Medical Robotics, University of Lübeck, Ratzeburger Allee 160, D-23562 Lübeck, Germany.
Artif Intell Med. 2011 Jun;52(2):67-75. doi: 10.1016/j.artmed.2011.04.008. Epub 2011 Jun 16.
Robotic radiosurgery uses the kinematic flexibility of a robotic arm to target tumors and lesions from many different directions. This approach allows to focus the dose to the target region while sparing healthy surrounding tissue. However, the flexibility in the placement of treatment beams is also a challenge during treatment planning. We study an approach to make the search for treatment beams more efficient by considering previous treatment plans.
Conventionally, a beam generation heuristic based on randomly selected candidate beams has been proven to be most robust in clinical practice. However, for prevalent types of cancer similarities in patient anatomy and dose prescription exist. We present a case-based approach that introduces a problem specific measure of similarity and allows to generate candidate beams from a database of previous treatment plans. Similarity between treatments is established based on projections of the organs and structures considered during planning, and the desired dose distribution. Solving the inverse planning problem a subset of treatment beams is determined and adapted to the new clinical case.

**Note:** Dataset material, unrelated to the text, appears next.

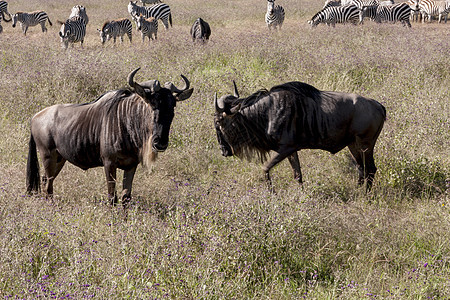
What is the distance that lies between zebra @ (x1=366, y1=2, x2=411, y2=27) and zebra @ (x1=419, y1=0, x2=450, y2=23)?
364 centimetres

Preliminary experimental results indicate that the new approach leads to comparable plan quality for substantially fewer candidate beams. For two prostate cases, the dose homogeneity in the target region and the sparing of critical structures is similar for plans based on 400 and 600 candidate beams generated with the novel and the conventional method, respectively. However, the runtime for solving the inverse planning problem for could be reduced by up to 47%, i.e., from approximately 19 min to less than 11 min.
We have shown the feasibility of case-based beam generation for robotic radiosurgery. For prevalent clinical cases with similar anatomy the cased-based approach could substantially reduce planning time while maintaining high plan quality.
机器人放射外科手术利用机器人手臂的运动灵活性,从多个不同方向瞄准肿瘤和病变。这种方法可以将剂量集中在靶区,同时保护周围健康的组织。然而,在治疗计划中,治疗束的放置灵活性也是一个挑战。我们研究了一种通过考虑以前的治疗计划来提高治疗束搜索效率的方法。
传统上,基于随机选择候选束的束生成启发式方法已被证明在临床实践中最为稳健。然而,对于常见类型的癌症,患者解剖结构和剂量处方存在相似性。我们提出了一种基于病例的方法,该方法引入了一种特定于问题的相似性度量,并允许从以前的治疗计划数据库中生成候选束。治疗之间的相似性是基于规划过程中考虑的器官和结构的投影以及所需的剂量分布来建立的。通过解决逆规划问题,确定并适应新临床病例的治疗束子集。
初步实验结果表明,该新方法可在显著减少候选束数量的情况下,产生具有可比质量的计划。对于两个前列腺病例,基于新方法和传统方法生成的 400 和 600 个候选束的计划,靶区的剂量均匀性和关键结构的保护效果相似。然而,逆规划问题的求解时间可以减少 47%,即从大约 19 分钟减少到不到 11 分钟。
我们已经证明了基于病例的机器人放射外科束生成的可行性。对于具有相似解剖结构的常见临床病例,基于病例的方法可以在保持高计划质量的同时,大大减少规划时间。